Fulminant hepatitis associated with centrilobular hepatic necrosis in young children

J Pediatr. 1995 Dec;127(6):888-94. doi: 10.1016/s0022-3476(95)70023-4.

Abstract

Objective: To describe fulminant hepatic failure (FHF) in children in the United States with clinical and histopathologic features distinctly different from those typical of FHF.

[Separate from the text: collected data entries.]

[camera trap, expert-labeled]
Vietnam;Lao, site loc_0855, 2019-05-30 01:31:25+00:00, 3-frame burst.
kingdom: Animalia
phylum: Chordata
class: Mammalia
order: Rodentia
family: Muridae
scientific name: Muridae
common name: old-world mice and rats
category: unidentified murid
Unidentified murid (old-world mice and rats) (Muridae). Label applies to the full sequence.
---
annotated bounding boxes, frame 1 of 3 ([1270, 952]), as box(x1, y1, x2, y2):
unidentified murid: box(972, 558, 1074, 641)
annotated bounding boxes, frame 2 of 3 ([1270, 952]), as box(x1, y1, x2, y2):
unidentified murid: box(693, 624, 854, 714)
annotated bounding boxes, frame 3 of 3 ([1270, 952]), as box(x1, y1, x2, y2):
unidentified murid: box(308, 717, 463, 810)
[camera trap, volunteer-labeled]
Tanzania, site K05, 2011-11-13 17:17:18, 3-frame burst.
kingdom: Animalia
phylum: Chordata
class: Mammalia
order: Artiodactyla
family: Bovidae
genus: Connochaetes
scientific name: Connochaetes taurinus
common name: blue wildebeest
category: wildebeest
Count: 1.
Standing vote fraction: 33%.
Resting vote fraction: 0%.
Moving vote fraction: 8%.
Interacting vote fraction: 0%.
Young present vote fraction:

Patients: Seven young children were seen in early 1994 with encephalopathy, coagulopathy, and elevated aminotransferase levels. Liver failure was preceded by a prodromal viral illness that resulted in a period of fasting without dehydration. Unlike the majority of children with FHF, these patients had serum bilirubin levels < 171 mumol/L (10 mg/dl). All children had received therapeutic doses of acetaminophen during the prodromal illness.

Histopathologic findings: Histologic findings included zonal necrosis of hepatocytes in a centrilobular distribution, which is characteristic of toxic liver injury but is atypical for viral hepatitis and sporadic non-A non-B hepatitis.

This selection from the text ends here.